We soon passed another great campsite next to a small waterfall. The trail meanders along and across Jeremy’s Run, requiring lots of rock-hopping across the stream. The sun was dipping down quickly and we soon found that we needed to put on our headlamps. Christine and Kris had legit headlamps, but I was using a small clip-on headlight that didn’t have the lumen output needed for a night hike. When it reached dusk a few miles from our campsite, we came across a couple with a dog. They asked us how far it was to the campsites and if they were all taken. The guy was carrying an outrageous amount of gear and the girl looked completely miserable. We knew they were going to be hiking to the campsites by nightfall and setting up camp in the dark. I’m not sure if this was her first venture into overnight camping, but based on the daggers she was shooting him with her eyes, it may be their last. They warned us they had seen a couple of bears just ahead of us, so we were on full alert.
As it became fully dark, we still had a few stream crossings to make, which made it quite hazardous. I reminded myself that the water wasn’t that deep so if we stepped in the water, we would probably be OK. Another danger of night-hiking is the ability to lose the trail. We really had to pay attention to the ground and try to keep an eye out for occasional blazes to make sure we would stay on the trail. Hiking in the fall after most of the leaves have covered the trail provides an extra challenge. Because I had a weaker headlamp, it was hard for me to lead along the trail since the lights from Christine and Kris were blasting my shadow ahead of me on the ground. And then, I heard large noises in the woods, which I’m guessing was the bears that we had been warned about. We kept talking loudly and playing some games to keep our minds sharp (animals/foods/colors that start with each letter of the alphabet) as we hiked along.
At 4.25 miles from our intended campsite, we finally came across a concrete marker post. This post marked the junction with the Knob Mountain cutoff trail, so we knew were getting closer. We kept straight on the Jeremy’s Run Trail and at 5.15 miles, we reached our first junction with the Neighbor Mountain Trail. It was now just .3 miles straight ahead until we reached the parking lot where we started. We made the last climb with renewed energy and celebrated that we made it through this adventure.
It was definitely one of the longest hikes we have done in a day and with the extra weight on our back, was one of the toughest. We got back in the car and decided to go out to dinner to celebrate with drinks and food at Ciro’s in Elkton, VA. We were physically exhausted and hungry, but it was quite an adventure we will never forget.
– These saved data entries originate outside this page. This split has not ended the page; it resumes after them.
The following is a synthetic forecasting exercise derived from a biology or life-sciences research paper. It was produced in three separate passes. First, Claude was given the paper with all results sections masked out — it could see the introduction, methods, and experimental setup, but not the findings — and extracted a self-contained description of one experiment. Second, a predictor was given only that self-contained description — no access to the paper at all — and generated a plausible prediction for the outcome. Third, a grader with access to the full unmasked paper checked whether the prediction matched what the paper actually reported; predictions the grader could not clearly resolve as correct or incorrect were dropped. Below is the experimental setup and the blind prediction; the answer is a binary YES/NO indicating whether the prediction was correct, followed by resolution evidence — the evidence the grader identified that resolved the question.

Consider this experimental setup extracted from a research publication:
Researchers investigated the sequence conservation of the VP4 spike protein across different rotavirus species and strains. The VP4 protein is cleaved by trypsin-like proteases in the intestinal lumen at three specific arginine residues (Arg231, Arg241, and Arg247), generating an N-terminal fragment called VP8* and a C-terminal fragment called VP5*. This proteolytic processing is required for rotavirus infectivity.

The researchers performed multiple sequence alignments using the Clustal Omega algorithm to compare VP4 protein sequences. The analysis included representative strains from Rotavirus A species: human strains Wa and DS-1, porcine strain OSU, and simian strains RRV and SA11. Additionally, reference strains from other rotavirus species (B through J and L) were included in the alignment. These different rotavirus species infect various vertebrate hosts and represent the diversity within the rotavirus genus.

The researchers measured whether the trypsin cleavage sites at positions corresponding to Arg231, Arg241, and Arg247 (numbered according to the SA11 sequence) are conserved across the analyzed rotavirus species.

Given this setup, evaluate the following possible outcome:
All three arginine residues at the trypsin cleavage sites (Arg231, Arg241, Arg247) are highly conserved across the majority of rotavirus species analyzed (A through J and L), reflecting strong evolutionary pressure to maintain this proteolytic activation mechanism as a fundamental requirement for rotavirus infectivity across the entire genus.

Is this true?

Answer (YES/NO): NO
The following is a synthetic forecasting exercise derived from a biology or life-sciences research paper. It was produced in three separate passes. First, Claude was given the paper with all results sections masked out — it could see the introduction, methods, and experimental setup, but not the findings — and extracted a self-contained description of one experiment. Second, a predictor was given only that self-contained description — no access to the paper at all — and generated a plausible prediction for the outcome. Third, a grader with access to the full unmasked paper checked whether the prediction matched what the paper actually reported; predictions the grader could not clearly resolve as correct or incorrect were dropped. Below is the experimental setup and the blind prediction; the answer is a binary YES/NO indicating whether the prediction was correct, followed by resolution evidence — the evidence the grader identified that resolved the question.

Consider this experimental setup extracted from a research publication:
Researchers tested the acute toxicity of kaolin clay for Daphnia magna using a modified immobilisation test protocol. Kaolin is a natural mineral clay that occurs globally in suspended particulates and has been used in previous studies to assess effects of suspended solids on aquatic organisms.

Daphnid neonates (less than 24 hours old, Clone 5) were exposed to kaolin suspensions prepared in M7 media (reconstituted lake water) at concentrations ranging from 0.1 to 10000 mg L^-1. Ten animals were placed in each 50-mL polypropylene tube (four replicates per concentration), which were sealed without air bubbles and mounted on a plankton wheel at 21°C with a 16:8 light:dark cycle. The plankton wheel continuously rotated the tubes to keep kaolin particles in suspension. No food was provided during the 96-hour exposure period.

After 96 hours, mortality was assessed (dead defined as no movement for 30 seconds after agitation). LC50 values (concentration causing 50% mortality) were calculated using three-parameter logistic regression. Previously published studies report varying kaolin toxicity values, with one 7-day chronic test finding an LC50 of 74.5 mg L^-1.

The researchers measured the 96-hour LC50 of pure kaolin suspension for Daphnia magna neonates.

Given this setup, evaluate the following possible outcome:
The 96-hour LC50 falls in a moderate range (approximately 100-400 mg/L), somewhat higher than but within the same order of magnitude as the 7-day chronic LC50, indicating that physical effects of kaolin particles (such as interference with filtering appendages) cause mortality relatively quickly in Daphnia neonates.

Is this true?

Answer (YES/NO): NO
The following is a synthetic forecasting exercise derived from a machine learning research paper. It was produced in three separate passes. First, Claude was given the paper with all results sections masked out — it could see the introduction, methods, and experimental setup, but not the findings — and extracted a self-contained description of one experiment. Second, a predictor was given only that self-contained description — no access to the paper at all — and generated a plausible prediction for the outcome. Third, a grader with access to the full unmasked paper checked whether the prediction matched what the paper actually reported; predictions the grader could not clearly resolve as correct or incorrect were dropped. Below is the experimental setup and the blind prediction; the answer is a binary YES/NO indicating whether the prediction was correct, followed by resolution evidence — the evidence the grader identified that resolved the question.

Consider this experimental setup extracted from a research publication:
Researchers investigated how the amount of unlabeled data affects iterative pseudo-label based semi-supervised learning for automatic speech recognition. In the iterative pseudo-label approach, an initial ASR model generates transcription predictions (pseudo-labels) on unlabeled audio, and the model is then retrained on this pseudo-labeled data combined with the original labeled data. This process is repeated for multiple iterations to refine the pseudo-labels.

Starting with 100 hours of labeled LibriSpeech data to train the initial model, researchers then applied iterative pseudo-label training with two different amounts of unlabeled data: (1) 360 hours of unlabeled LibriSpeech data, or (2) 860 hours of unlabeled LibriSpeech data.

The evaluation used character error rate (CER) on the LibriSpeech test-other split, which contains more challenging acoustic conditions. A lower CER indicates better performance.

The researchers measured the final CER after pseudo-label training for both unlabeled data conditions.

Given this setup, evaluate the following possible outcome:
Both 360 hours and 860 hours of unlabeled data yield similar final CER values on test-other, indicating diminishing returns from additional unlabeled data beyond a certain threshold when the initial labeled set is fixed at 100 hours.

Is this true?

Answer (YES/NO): NO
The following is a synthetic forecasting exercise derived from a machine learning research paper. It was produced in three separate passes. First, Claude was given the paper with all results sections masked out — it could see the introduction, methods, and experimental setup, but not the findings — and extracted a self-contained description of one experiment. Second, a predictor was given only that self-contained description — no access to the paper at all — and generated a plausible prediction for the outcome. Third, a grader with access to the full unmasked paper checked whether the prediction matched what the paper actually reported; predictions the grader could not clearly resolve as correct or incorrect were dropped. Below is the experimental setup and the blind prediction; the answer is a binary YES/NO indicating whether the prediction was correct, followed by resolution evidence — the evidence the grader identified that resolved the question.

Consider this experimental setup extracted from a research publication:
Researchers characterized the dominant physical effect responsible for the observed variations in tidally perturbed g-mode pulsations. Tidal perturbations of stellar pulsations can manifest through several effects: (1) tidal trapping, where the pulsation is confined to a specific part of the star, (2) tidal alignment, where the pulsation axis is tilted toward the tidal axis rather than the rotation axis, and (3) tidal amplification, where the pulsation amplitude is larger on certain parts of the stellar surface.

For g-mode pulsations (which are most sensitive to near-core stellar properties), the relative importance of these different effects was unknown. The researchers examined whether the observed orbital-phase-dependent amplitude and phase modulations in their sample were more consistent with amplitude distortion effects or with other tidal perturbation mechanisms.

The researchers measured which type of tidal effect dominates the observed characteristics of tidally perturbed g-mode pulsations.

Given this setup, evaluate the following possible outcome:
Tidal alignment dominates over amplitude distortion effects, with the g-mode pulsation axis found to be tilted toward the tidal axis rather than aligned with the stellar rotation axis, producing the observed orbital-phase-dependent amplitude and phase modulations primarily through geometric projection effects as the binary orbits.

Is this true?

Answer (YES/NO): NO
One takeaway I had from this trip was that we were all great at hiking together. When we faced the challenge of not having two functional tents, we kept our wits about us, made a quick decision and went with it. There was no complaining and we just relied on each other to get through. If we had panicked or become overly upset, it could have led to a dangerous situation. It is through this challenge, that we learned that having good hiking partners that work well together is a great trait to have for survival. We all vowed to come back to this spot to camp together sometime in the spring to get the full experience through camping on Jeremy’s Run. After the hike, Kris bought her own tent and I bought a better headlamp.
Backpacking 101- It doesn’t matter if you were up late celebrating your birthday and borrowing some equipment…ALWAYS double check your equipment or your trip will not be so fly!
I was excited to be hiking with friends on a beautiful fall day. We have always shared an appreciation of nature, lots of conversations and tons of laughter. I guess that is why we handled our little upset so calmly and reasonably. Although, I’m pretty sure I said “Adam, just because I am a girl doesn’t mean you have to give up your tent. I will cowboy up. Now, everyone hand over any booze or sleep aides you may have!” Of course that didn’t fly.
Ultimately we laughed at the situation, even as we crossed that creek 14 or so times and in the dark. And I learned a few things on this trip: I am capable of hiking 15 miles with a 25 lbs pack in a day, Little Debbie Peanut Butter pies are so tasty and 400 calories, it was time to purchase my own backpacking tent, a packing checklist is important and a good attitude goes a long way.
I vowed to return to Jeremy’s Run and hike early enough to snag the sweet waterfall camp spot, I also plan to cowboy camp sometime just to prove I can (my dog will protect me).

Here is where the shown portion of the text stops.